In 2022 the China Youth Football League (CYFL) began for the first time. It was developed by China's Ministry of Education, the General Administration of Sport, and the CFA and is open to youth teams from every pathway, with teams playing in regional matches to qualify for a championship.

There has been an increase in the emphasis on social football within the nation. This has been done through school football cultural festivals. This is a diversion from the "Olympic strategy" which was previously being utilized in the sport, which has proved ineffective in cultivating talent reliably. It's being focused on to foster an organic level of football culture within China, rather than the sport being used solely as a vehicle for national pride. To facilitate this, in late 2025, physical education (PE) was officially mandated as a main subject in schools across China.

==Issues==

The initiatives to boost youth football in China have had mixed results. Increased expenditure on youth football appears to have increased levels of youth participation. However, social barriers remain to recruit new elite young footballers.
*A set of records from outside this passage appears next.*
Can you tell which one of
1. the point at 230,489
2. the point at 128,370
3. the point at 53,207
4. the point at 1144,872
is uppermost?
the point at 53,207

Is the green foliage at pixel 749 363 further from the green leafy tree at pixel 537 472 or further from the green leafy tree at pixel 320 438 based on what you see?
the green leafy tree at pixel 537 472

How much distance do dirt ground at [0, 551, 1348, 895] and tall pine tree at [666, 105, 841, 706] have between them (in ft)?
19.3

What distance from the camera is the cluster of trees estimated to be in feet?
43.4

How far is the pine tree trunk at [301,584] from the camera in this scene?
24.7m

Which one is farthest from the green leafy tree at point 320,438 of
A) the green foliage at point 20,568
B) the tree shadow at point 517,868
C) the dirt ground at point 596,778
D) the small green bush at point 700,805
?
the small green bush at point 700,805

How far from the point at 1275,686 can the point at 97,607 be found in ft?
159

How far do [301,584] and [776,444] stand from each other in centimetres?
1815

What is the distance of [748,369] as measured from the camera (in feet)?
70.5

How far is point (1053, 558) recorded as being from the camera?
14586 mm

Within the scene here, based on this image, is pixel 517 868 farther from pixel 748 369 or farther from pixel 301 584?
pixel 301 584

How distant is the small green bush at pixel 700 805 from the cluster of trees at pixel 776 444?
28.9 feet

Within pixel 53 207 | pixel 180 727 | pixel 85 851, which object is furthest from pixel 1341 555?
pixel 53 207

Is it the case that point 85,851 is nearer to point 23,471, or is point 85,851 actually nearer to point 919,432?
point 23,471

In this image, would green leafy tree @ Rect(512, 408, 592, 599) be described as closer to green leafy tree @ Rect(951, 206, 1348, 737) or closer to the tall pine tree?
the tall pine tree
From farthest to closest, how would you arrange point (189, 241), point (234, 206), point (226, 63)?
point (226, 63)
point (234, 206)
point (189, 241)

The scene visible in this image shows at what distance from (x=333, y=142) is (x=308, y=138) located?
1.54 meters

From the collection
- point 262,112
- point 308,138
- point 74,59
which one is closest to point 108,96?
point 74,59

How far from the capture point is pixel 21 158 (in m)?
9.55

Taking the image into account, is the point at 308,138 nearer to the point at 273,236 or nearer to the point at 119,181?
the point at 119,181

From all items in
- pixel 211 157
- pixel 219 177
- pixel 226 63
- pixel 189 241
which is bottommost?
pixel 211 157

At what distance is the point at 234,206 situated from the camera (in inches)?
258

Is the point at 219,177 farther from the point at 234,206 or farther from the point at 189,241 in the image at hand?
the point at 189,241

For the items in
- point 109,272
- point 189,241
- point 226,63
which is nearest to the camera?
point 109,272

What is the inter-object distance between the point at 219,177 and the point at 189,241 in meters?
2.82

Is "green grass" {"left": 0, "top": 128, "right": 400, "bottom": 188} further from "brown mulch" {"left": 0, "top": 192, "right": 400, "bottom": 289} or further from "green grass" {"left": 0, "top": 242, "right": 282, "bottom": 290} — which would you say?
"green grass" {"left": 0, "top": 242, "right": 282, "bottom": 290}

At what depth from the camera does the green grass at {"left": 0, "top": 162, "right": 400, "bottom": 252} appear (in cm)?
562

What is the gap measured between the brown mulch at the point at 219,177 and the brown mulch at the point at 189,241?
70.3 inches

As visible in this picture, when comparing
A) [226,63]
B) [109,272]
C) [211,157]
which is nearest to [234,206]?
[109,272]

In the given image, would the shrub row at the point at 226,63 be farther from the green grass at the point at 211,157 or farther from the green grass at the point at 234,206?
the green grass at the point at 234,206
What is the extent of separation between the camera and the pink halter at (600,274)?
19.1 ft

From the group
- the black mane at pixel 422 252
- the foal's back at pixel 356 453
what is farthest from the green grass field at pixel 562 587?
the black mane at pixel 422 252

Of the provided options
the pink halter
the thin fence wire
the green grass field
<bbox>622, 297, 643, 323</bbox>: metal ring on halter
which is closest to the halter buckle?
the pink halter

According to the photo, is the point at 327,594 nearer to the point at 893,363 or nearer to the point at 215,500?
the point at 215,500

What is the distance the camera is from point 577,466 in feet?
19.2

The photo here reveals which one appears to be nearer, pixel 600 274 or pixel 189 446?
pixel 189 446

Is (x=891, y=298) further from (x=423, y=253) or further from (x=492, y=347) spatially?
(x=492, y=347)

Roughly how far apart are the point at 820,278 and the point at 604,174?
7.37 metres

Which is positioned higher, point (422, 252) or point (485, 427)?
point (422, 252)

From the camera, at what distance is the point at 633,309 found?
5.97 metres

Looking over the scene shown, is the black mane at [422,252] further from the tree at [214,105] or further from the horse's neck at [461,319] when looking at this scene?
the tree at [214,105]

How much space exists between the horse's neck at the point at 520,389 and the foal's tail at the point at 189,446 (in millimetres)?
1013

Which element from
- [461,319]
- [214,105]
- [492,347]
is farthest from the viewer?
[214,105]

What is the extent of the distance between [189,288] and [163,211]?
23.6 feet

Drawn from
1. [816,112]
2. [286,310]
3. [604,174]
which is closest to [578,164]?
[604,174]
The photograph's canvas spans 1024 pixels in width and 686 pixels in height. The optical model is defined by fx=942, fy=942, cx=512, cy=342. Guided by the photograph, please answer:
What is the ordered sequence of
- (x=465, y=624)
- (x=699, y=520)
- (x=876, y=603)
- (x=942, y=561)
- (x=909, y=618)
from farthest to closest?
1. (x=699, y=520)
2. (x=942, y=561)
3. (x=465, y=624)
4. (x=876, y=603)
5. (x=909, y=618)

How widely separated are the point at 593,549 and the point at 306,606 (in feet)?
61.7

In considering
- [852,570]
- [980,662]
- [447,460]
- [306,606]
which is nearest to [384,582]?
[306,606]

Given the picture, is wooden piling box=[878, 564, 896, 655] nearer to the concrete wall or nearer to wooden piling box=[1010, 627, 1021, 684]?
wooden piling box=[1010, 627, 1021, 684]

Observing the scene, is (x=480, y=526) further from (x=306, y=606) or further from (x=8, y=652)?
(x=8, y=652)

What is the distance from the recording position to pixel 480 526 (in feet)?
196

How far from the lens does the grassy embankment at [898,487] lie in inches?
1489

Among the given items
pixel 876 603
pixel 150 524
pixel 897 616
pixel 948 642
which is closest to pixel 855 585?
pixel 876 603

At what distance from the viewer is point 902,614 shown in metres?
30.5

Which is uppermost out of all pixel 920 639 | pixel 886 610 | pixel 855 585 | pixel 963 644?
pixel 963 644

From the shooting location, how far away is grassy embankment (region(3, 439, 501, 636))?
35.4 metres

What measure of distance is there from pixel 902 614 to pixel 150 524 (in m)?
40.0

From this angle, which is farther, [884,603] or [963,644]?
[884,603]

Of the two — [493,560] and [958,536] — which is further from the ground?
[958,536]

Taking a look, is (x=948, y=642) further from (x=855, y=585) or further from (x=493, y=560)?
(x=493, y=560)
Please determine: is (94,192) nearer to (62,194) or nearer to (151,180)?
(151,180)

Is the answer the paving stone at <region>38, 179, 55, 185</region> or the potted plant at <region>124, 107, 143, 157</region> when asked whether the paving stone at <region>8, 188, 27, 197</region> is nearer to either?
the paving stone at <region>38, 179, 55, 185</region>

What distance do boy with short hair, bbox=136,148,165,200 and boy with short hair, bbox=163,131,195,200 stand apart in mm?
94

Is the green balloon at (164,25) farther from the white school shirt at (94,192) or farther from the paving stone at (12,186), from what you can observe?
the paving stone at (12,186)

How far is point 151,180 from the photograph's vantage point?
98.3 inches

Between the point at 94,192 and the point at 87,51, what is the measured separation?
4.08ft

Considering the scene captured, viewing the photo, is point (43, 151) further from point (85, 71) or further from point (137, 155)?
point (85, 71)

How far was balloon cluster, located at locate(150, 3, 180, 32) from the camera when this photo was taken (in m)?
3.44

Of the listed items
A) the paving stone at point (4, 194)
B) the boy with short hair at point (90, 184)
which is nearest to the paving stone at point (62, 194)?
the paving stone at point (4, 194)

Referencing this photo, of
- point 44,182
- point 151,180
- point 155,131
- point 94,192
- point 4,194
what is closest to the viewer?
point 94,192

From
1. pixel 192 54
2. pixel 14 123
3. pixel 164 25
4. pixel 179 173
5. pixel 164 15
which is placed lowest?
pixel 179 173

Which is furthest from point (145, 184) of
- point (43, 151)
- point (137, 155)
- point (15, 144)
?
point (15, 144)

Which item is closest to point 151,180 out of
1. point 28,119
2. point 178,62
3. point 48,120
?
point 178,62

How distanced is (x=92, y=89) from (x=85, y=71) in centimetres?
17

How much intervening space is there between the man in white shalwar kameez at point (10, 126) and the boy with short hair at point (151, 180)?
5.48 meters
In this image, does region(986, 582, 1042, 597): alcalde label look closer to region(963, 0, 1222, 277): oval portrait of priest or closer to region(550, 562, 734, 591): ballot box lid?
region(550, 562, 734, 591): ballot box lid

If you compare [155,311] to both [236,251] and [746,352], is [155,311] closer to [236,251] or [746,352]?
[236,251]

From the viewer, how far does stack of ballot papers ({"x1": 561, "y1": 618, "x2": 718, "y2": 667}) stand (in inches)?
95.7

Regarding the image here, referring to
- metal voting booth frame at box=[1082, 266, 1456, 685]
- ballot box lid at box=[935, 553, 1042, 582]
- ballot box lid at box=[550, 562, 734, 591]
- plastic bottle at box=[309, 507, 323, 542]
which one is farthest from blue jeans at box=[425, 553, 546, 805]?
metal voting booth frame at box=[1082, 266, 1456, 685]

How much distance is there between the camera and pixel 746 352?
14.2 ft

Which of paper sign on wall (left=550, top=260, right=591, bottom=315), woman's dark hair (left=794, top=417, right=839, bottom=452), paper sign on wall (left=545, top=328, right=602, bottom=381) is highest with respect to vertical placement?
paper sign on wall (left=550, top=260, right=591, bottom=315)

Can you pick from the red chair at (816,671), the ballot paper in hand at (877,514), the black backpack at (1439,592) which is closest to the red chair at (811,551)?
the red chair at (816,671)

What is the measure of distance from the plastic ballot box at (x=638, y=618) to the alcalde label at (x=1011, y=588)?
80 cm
Football is often regarded as a hindrance to children's education, especially for children above 13. There is a problem of players having a busy training schedule that comes into conflict with their school obligations. For this reason, many parents prefer their children not to prioritize football. The conflict between education and football training appears to be one of the underlying causes of the shortage of elite football players above the age of 13.

While there has been increased expenditure on youth football, some have also highlighted a lack of skills and knowledge at a grassroots level. Some have stated that finding a coach with the right coaching skills was difficult. Some coaches were regarded as too focused on the short-term goal of achieving elite performance, and others could not communicate with and effectively motivate young players. Football's community-building benefits, as well as its benefits to mental and physical health, have largely been overlooked, failing to create an environment that draws in and motivates young players.

Despite aims to minimize corruption within football in China, there was recently an accusation of match-fixing within an under-15s fixture involving the Evergrande youth football team. This is a continuing issue within Chinese Football since the 1990s, and despite measures and arrests throughout the CFA in the 2010s, it is still pervasive throughout all levels of Chinese football, extending to the youth system.